Co?!?! Phi, w życiu!! Absolutnie na umowie nie mam takiej kwoty, jako nauczyciel kontraktowy. Boże, jaka ściema...

Proszę ministerstwa... brakuje mi do tych 5300 zł w wypłacie. Dostaję 3400 brutto. Na rękę dostaję 2400.

Gdzie należy zgłosić się po różnicę między kwotą z tabeli a realnym wynagrodzeniem?

Bardzo bym chciała, żeby ministerstwo przestało okłamywać społeczeństwo, mam 41 lat 19 lat pracy, dwa kierunki studiów wyższych, dyplomowanego, dodatek za wychowawstwo i dodatek motywacyjny i jeszcze nigdy na koncie nie zobaczyłam 3 tys. wypłaty!!!!!

Zdaniem komentujących ministerialne dane pedagogów, ta statystyka jest mocno przekłamana.

"Jak szef je mięso, a pracownik kapustę, to średnio jedzą gołąbki. Podajecie nieprawdę, bo nikt tyle nie zarabia. Nie interesuje nas średnia, tylko realne wpływy na konto. Nie róbcie społeczeństwu wody z mózgu! Jestem nauczycielem mianowanym, 2100 na rękę!" – napisała jedna z nauczycielek.

W innym miejscu padła propozycja: "A może stwórzmy plakat z naszych pasķów... Niech inni zobaczą te nasze średnie wynagrodzenie". I lawina ruszyła.

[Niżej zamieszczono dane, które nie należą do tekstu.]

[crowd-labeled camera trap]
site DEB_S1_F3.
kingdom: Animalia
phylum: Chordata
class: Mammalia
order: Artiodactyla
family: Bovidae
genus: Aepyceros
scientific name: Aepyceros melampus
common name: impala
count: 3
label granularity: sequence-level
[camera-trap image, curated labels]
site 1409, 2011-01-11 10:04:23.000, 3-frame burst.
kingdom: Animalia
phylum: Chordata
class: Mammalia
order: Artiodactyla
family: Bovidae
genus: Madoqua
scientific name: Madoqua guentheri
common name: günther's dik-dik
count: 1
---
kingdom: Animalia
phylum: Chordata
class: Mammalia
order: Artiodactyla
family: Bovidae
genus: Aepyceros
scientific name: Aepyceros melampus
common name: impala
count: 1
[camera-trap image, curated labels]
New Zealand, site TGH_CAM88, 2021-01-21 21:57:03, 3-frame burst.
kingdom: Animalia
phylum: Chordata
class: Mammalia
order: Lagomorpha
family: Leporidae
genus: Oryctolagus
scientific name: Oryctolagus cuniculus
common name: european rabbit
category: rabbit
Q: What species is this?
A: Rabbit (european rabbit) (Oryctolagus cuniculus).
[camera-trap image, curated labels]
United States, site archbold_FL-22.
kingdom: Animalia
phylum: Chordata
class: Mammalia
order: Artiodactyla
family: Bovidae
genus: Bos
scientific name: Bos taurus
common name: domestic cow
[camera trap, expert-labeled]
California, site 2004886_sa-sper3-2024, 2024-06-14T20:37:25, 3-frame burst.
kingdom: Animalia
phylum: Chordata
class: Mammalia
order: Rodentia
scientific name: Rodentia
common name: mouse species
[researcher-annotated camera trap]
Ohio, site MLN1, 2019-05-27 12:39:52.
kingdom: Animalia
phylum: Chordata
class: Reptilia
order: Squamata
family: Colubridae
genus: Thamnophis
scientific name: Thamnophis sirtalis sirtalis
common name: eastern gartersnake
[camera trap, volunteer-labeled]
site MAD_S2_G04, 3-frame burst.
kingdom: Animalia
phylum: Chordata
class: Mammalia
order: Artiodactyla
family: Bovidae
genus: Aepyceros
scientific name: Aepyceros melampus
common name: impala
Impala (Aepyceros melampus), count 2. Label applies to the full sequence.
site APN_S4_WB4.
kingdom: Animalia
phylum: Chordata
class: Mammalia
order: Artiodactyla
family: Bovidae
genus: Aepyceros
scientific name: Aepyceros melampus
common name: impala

Na Facebooku już w grudniu powstał profil "Pasek nauczyciela". Jednak po prezentacji ministerialnej tabelki zdjęć nauczycielskich pasków zaczęło napływać tyle, że administratorzy nie nadążają z ich publikacją. Na razie nie pojawił się ani jeden pasek z sumą, jaka by wynikała z tabeli MEN. Zdarzają się natomiast paski, gdzie wypłata netto to nieco ponad 1400 zł – tyle dostają niektórzy nauczyciele stażyści (przypominają przy tym, że minister Zalewska wydłużyła staż do dwóch lat). Stażyści, którzy mają ukończone studia magisterskie, mogą liczyć na niewiele więcej. Skąd zatem bierze się ta średnia, którą przedstawia ministerstwo? Różnice w płacach mogą wynikać z różnic w dodatkach motywacyjnych – one zależą od samorządów. W Warszawie taki dodatek może wynieść 500 zł, w niedużych gminach owa motywacja wyceniana bywa miesięcznie na 25 zł. Oczywiście średnią też mogą zawyżać wynagrodzenia dyrektorów szkół oraz tych nauczycieli, którzy pracują dużo ponad pensum.

Temat nauczycielskich płac wraca raz po raz. Niejednokrotnie pedagodzy porównywali swoje wynagrodzenia z zarobkami w supermarketach. Choć oczywiście - zgodnie z zasadą "wszędzie dobrze, gdzie nas nie ma" - biedronkowo/lidlowa rzeczywistość tylko z pozoru może wydawać się nauczycielom atrakcyjna, ale to już temat na inną opowieść.

A co do szkół – na razie nie wygląda na to, aby między panią minister Zalewską a związkowcami miało dojść do płacowego porozumienia. Czwartkowe rozmowy wyglądały tak, że Anna Zalewska opuściła salę, bo nie odpowiadało jej, że ZNP wysłało na rozmowy zbyt liczną jej zdaniem reprezentację. Po czwartkowych rozmowach szef ZNP Sławomir Broniarz oświadczył, że do porozumienia nie doszło. Padła zapowiedź, że jeśli szybko nie dojdzie do przełomu w rozmowach w sprawie podwyżek, to zorganizują masowy strajk. Tym razem już nauczyciele nie zapewnią dzieciom opieki i zagrożone będą egzaminy gimnazjalne oraz testy ósmoklasistów.